HiQ gases from Afrox are ‘made for purpose’, and each has to comply with a specific set of specifications. This is particularly pertinent in the health sector, where the purity and accuracy of the gas mixtures used have a direct bearing on the health and treatment of patients.
Afrox’s Special Products Manager for HiQ gases, Hans Strydom, spoke to gasworld about the South African company’s high-purity gas mixtures for respiratory medicine in the health sector; lung function and capacity testing; and the use of Heliox, a breathing gas designed to help people suffering from airway restriction diseases.
“We supply the testing gas to measure how effectively a patients lungs are working, for example. When we breathe in, oxygen (O2) in the air goes through bronchial tubes and into its smallest branches, called bronchioles, which have tiny air sacs called alveoli at their ends,” explains Strydom.

---

▶ Your instructions
Answer these from the HiQ gases text:
1. In which sector does the text say the purity and accuracy of gas mixtures are especially pertinent?
2. What title does Hans Strydom hold at Afrox?
3. What are the tiny air sacs at the ends of the bronchioles called?

---

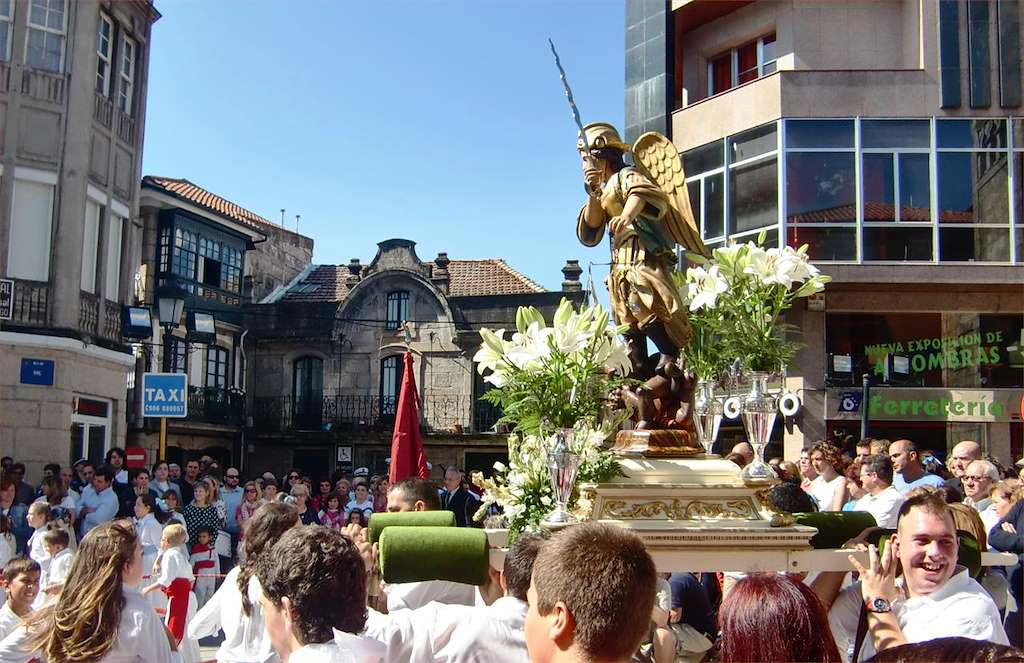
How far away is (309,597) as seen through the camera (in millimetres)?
3418

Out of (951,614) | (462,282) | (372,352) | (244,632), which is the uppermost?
(462,282)

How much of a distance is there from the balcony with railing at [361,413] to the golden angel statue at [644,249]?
27187 millimetres

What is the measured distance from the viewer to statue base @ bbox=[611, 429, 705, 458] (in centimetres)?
520

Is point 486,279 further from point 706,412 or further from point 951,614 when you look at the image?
point 951,614

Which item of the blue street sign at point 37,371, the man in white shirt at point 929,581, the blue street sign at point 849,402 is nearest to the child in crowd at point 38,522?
the blue street sign at point 37,371

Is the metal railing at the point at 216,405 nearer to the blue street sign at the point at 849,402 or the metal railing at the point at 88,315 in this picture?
the metal railing at the point at 88,315

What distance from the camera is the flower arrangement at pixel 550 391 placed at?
478 centimetres

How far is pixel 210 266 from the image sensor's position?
107 ft

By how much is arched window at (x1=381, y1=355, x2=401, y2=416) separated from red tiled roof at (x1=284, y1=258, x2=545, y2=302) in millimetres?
2806

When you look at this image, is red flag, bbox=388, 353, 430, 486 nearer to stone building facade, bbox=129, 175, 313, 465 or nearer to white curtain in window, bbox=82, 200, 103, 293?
white curtain in window, bbox=82, 200, 103, 293

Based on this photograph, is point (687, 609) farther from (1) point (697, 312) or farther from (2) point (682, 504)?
(1) point (697, 312)

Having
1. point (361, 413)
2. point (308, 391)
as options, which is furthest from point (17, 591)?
point (308, 391)

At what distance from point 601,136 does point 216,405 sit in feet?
96.1

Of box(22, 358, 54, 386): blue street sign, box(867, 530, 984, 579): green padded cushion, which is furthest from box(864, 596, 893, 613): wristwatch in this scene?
box(22, 358, 54, 386): blue street sign
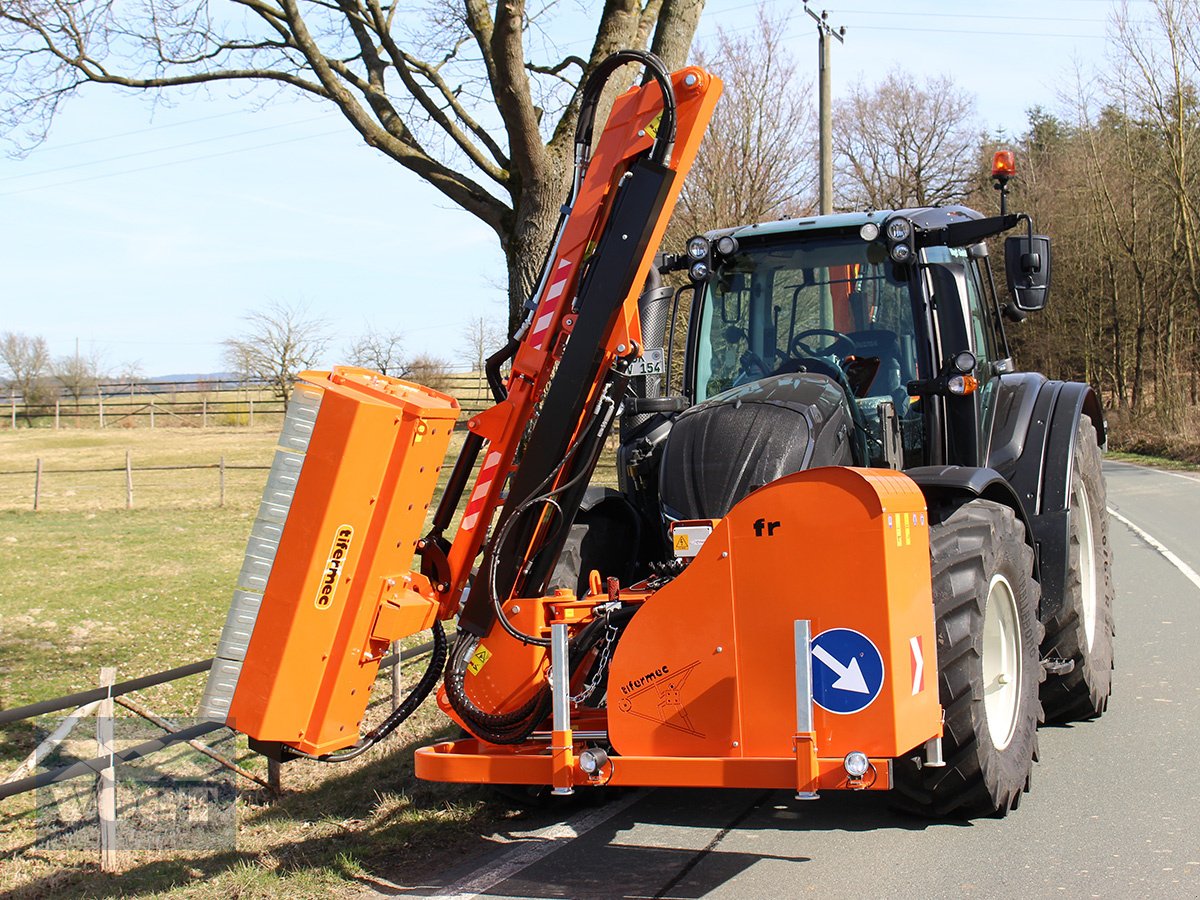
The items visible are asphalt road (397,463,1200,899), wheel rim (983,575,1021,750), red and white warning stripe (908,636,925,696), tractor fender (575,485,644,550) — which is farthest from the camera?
Result: tractor fender (575,485,644,550)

---

▶ Written answer
1. The health sector.
2. Special Products Manager for HiQ gases.
3. Alveoli.